Согласие твоё подтвердить. И Матрёна успокоится.
Егориха с
тяжким вздохом стала собираться.
Про то, что
Андрей каждый день наведывался к Матрёне, Егориха знала, понимала всё это как
внимание к старому человеку, но то, с чем столкнулась сегодня, в её разуме не
умещалось ни с какой стороны. «Когда же он успел привязаться к парнишке?» –
удивлялась Марфа. А как только они переступили порог Матрёниного жилища,
привязанность та предстала налицо. Они услышали радостное взвизгивание и
восторженное лепетание Даньки.
– Ишь ты, –
сразу улыбчиво заговорил Андрей. – Дыбки, дыбки… Ходить скоро станешь.
Усевшись на
лавку, он поставил костыли, ждал, когда приблизится к нему Данька. Малыш,
держась за одну сторону скамейки, переставлял худенькие ножки и нетерпеливо
взвизгивал. Его пальчики цеплялись за скамью, глазёнки светились радостью. Но
вот, не достигнув цели, ребёнок покачнулся, вытаращил от испуга глазёнки, но
сильная рука Андрея пришла на помощь. Теперь Данилка топотал кривоватыми
ножками у него на коленях. Он посапывал Андрею в лицо и, чуть прикасаясь губами
к его щекам, обволакивал слюнками. Андрей держал его за худые бока, сдержанной
улыбкой выдавал привязанность к малышу.
– Ну, Данил,
пора домой тебе перебираться, замаял ты свою бабуську, – проговорил Андрей.
Матрёна
перекрестилась, застенчиво покосившись на Марфу. На днях они с Андреем долго
обо всём говорили, потому она сразу пошла собирать пожитки внука. Старуха молча
плакала от стыда за дочь, жалела Андрея, стыдилась Марфу, но и отдать внучонка
была согласна. Старость и немощность надвигались всё острее и ощутимее. Андрею
Матрёна доверяла, но совестилась Егориху.
– Может, реветь
станет… Непривычно, может, ему. Я того же разу прибегу за ним… Как скажете.
– Не станет, –
опередила сына Егориха. – Коровушка имеется, значит, и молочко есть. Творожок
ладить станем… Кашу там, простокишку… Проживём!
Это первое, что
произнесла Марфа за время их прихода. Её состояние понимала несчастная Матрёна,
не сердилась и не осуждала.
Когда сборы
были закончены, старуха подошла к внуку.
– Умою на
дорожку да одену понаряднее, – тихонько сказала она.
Парнишка
отвернулся от протянутых к нему рук Матрёны, ухватился за шею Андрея, положил
головку на его плечо.
– Вот, завсегда
так, – проговорила Матрёна. – Когда уходит Андрюша, так он ревёт дурниночкой.

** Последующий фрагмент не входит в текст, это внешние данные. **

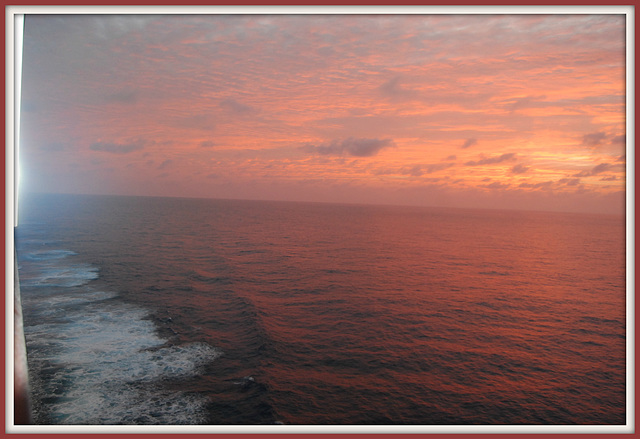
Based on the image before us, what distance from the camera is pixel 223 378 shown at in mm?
13094

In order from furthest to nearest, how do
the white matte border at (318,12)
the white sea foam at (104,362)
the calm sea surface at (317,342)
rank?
the calm sea surface at (317,342) < the white sea foam at (104,362) < the white matte border at (318,12)

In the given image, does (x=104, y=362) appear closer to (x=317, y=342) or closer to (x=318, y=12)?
(x=317, y=342)

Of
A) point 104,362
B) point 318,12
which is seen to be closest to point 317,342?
point 104,362

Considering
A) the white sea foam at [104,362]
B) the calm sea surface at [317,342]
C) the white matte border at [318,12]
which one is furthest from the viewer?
the calm sea surface at [317,342]

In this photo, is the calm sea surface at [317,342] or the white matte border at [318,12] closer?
the white matte border at [318,12]

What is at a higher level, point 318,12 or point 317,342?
point 318,12

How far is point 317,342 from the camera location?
16.3m

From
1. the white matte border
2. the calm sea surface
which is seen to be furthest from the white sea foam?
the white matte border

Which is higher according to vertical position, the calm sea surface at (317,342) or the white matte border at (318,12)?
the white matte border at (318,12)

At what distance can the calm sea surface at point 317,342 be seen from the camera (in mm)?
11406

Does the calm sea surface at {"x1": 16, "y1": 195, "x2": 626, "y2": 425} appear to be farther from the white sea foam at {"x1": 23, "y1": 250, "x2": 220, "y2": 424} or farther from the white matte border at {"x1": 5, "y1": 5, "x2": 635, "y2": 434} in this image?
the white matte border at {"x1": 5, "y1": 5, "x2": 635, "y2": 434}

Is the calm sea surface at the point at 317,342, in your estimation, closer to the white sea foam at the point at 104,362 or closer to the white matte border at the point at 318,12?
the white sea foam at the point at 104,362

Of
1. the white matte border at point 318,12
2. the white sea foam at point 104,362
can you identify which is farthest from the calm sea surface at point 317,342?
the white matte border at point 318,12

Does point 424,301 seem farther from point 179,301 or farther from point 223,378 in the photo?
point 179,301
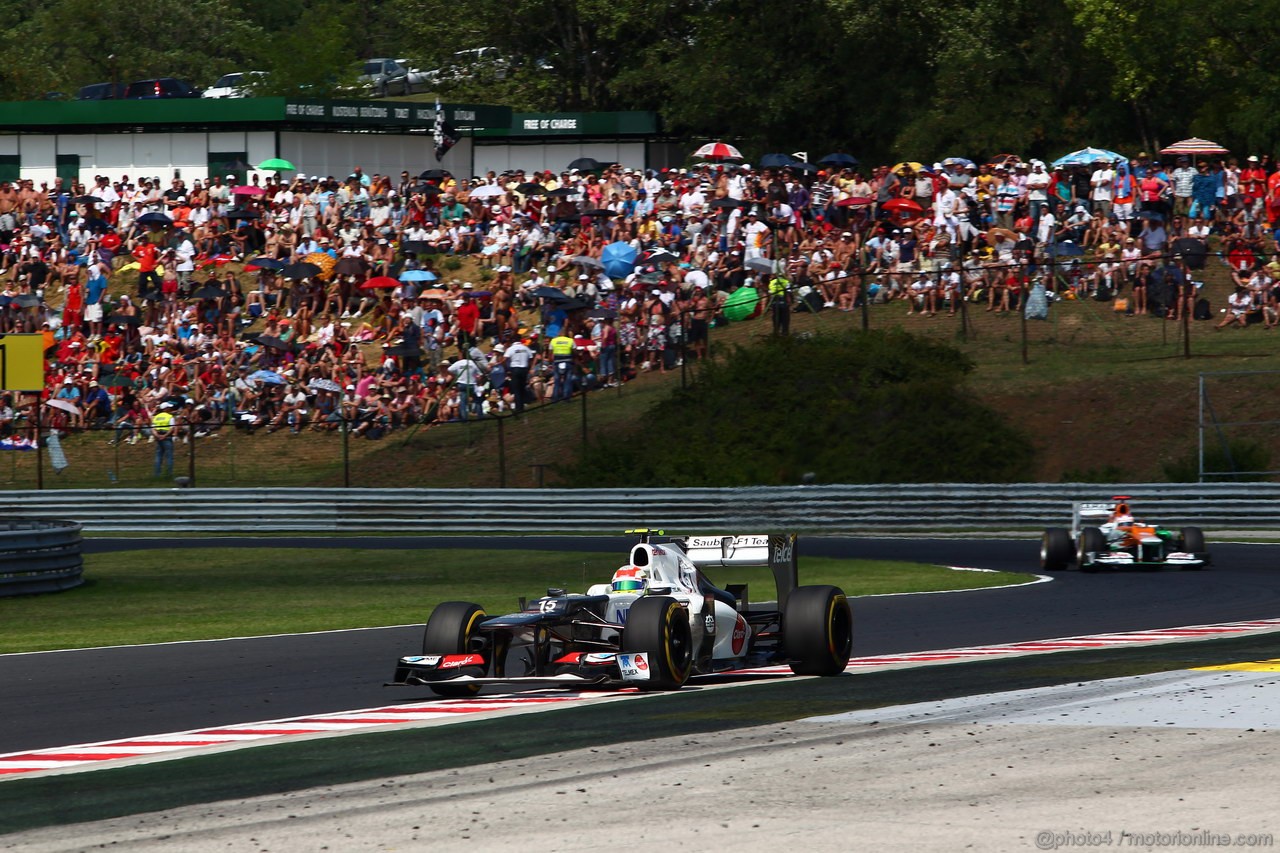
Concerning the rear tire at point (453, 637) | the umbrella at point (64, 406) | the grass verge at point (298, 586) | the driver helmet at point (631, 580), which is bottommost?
the grass verge at point (298, 586)

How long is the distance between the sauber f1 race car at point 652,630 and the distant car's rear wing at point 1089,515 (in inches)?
A: 464

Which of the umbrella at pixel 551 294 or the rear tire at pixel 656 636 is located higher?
the umbrella at pixel 551 294

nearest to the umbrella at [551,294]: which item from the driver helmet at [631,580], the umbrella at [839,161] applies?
the umbrella at [839,161]

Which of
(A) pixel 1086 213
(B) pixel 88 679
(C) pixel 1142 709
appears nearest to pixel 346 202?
(A) pixel 1086 213

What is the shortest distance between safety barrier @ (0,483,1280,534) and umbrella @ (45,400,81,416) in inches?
91.0

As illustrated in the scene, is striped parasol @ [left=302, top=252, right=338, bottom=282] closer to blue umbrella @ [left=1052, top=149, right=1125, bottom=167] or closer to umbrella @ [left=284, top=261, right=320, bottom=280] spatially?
umbrella @ [left=284, top=261, right=320, bottom=280]

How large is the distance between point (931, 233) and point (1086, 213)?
2.90 meters

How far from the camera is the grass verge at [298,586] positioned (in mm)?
17891

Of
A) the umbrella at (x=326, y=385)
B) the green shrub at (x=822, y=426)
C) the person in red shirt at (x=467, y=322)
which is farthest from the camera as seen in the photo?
the person in red shirt at (x=467, y=322)

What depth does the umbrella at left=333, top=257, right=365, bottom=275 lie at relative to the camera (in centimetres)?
3688

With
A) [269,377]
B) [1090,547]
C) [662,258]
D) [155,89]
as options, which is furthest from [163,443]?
[155,89]

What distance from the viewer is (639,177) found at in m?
38.1

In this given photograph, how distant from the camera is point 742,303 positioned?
1330 inches

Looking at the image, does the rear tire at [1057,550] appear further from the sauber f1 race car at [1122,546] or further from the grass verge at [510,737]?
the grass verge at [510,737]
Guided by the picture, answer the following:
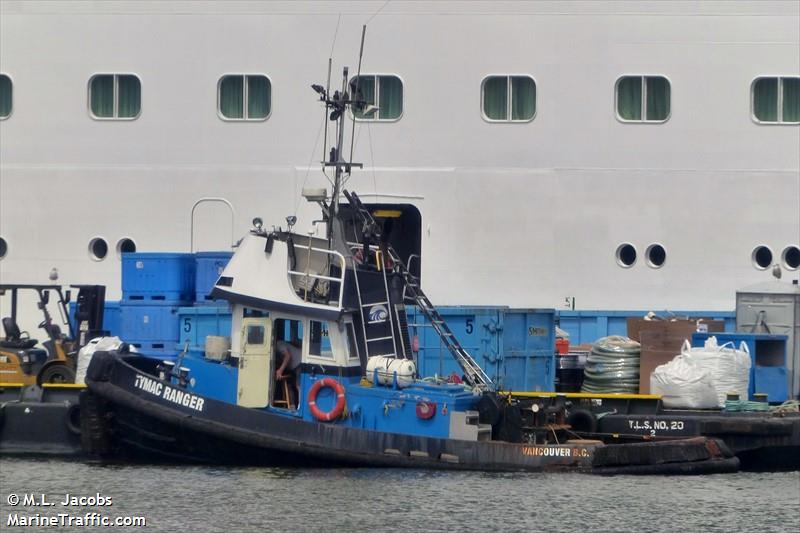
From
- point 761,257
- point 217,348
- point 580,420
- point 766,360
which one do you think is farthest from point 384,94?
point 766,360

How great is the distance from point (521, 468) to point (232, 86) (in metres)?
7.45

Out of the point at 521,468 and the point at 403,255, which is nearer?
the point at 521,468

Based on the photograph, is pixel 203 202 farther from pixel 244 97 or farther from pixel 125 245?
pixel 244 97

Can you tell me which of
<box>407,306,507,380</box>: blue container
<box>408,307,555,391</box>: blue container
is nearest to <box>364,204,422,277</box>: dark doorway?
<box>407,306,507,380</box>: blue container

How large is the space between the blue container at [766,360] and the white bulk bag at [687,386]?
0.65m

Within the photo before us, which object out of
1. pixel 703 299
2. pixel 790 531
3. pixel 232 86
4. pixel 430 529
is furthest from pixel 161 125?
pixel 790 531

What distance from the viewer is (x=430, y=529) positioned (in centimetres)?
1398

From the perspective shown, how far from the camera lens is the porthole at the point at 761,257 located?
20344 millimetres

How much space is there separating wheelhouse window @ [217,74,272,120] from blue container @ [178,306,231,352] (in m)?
3.11

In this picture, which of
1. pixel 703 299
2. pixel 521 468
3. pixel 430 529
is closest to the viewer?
pixel 430 529

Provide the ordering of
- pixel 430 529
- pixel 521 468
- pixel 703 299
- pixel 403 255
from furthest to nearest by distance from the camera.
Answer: pixel 403 255, pixel 703 299, pixel 521 468, pixel 430 529

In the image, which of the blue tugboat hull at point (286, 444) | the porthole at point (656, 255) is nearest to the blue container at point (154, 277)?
the blue tugboat hull at point (286, 444)

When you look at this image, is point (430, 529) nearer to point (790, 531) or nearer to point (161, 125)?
point (790, 531)

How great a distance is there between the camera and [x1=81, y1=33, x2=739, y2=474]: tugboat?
54.1 feet
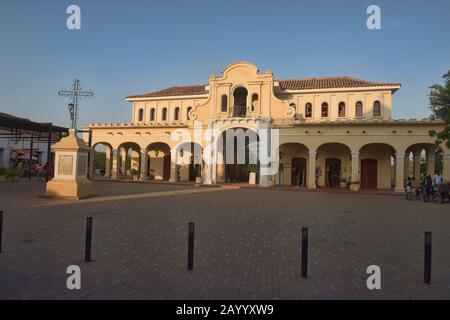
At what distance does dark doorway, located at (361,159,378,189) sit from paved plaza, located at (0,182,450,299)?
16.8 m

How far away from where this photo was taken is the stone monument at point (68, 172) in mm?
15875

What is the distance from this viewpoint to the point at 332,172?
29.1m

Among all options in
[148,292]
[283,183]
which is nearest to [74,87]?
[283,183]

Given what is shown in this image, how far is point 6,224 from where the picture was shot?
9125mm

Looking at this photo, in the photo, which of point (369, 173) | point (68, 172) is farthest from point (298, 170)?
point (68, 172)

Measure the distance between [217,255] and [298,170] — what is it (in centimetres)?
2385

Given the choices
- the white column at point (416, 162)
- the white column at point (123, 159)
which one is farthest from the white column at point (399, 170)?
the white column at point (123, 159)

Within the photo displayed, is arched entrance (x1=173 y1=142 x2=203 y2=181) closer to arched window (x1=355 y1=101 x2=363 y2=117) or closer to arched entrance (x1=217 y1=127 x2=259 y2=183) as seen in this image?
arched entrance (x1=217 y1=127 x2=259 y2=183)

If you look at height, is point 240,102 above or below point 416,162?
above

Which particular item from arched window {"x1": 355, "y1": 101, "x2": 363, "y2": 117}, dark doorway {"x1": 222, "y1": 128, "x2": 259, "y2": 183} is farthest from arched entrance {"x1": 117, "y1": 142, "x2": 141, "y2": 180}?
arched window {"x1": 355, "y1": 101, "x2": 363, "y2": 117}

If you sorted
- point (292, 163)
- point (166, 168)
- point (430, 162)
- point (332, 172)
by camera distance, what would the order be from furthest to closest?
point (166, 168) → point (292, 163) → point (332, 172) → point (430, 162)

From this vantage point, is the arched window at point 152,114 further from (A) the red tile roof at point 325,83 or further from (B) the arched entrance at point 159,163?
(A) the red tile roof at point 325,83

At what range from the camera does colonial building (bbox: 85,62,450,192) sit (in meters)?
25.3

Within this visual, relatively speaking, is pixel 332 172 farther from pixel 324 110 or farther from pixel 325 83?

Ну как есть, ничем его не угомонишь!
– Тогда Андрею
и одевать его, – снова сломила себя Егориха.
Мальчонку одели
в новую сатиновую рубашонку, натянули штанишки на одной лямочке, обули в
самодельные тряпичные башмачки. Всё это приданное было создано самой Матрёной.
– Ну, вот и
подрефетились, – тоскливо произнесла Матрёна. – Господь милостивый вам
навстречу! Ступайте. Не сетуйте на меня, люди добрые, – старуха повалилась в
ноги Егорихе.
Оставшись одна, Матрёна тихо плакала, попискивая и шмыгая по-детски, зарывшись лицом в свой фартук. Потом, до самой зимы, она боялась попадаться внуку на глаза: узнает – не отстанет. Украдкой со стороны смотрела на него при каждом удобном случае и каждый раз тоскливо заливалась слезами.